## Work item:
Please make an exact transcription of all the data that follows.

## Raw data:
◇ ◇ ◇ ◇ ◇

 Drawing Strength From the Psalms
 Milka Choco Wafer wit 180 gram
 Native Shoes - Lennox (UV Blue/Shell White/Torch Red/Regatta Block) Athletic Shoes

◇ ◇ ◇ ◇ ◇

## Answer box:
 Drawing Strength From the Psalms
 Milka Choco Wafer wit 180 gram
 Native Shoes - Lennox (UV Blue/Shell White/Torch Red/Regatta Block) Athletic Shoes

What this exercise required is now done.